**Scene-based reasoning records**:
____________________

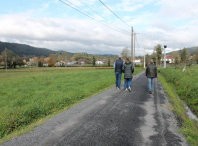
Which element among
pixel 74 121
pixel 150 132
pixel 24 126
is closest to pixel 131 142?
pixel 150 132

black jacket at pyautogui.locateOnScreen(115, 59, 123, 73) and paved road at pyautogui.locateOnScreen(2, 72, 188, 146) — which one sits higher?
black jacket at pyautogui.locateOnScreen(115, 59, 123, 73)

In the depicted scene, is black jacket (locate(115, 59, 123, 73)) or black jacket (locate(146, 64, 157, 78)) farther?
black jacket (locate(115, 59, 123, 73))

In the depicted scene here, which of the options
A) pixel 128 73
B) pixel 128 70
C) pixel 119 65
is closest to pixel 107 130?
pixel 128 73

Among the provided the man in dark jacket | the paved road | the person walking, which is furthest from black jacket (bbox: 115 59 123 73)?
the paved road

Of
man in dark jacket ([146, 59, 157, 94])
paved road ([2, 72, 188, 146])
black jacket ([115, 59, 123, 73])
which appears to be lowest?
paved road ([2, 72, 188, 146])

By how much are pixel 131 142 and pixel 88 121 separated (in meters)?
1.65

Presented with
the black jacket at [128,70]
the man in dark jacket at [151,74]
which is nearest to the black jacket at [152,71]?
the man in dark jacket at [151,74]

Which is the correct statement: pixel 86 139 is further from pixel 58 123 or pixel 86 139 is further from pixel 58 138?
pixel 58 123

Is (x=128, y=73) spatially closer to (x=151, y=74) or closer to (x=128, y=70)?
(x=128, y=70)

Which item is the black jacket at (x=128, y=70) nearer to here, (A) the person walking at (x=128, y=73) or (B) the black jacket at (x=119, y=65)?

____________________

**GIVEN INSTRUCTION**:
Extract every line of the data exactly; pictures stay out.

**EXERCISE RESULT**:
Which element among
pixel 74 121
pixel 150 132
pixel 24 126
is closest to pixel 131 142?
pixel 150 132

black jacket at pyautogui.locateOnScreen(115, 59, 123, 73) and paved road at pyautogui.locateOnScreen(2, 72, 188, 146) — which one sits higher?
black jacket at pyautogui.locateOnScreen(115, 59, 123, 73)

In the depicted scene, is black jacket (locate(115, 59, 123, 73)) or black jacket (locate(146, 64, 157, 78)) farther?
black jacket (locate(115, 59, 123, 73))

In the depicted scene here, which of the options
A) pixel 128 73
B) pixel 128 70
C) pixel 119 65
is closest to pixel 107 130?
pixel 128 73

Among the provided the man in dark jacket | the paved road | the person walking, which is furthest from black jacket (bbox: 115 59 123 73)?
the paved road

Of
man in dark jacket ([146, 59, 157, 94])
paved road ([2, 72, 188, 146])
black jacket ([115, 59, 123, 73])
which appears to be lowest?
paved road ([2, 72, 188, 146])

By how much are pixel 131 142 and pixel 88 121 separated (in meters)?
1.65

Presented with
the black jacket at [128,70]
the man in dark jacket at [151,74]
which is nearest to the black jacket at [152,71]?
the man in dark jacket at [151,74]

Which is the correct statement: pixel 86 139 is further from pixel 58 123 or pixel 86 139 is further from pixel 58 138?
pixel 58 123

Is (x=128, y=73) spatially closer to (x=151, y=74) or closer to (x=128, y=70)?
(x=128, y=70)

Which item is the black jacket at (x=128, y=70) nearer to here, (A) the person walking at (x=128, y=73) or (B) the black jacket at (x=119, y=65)?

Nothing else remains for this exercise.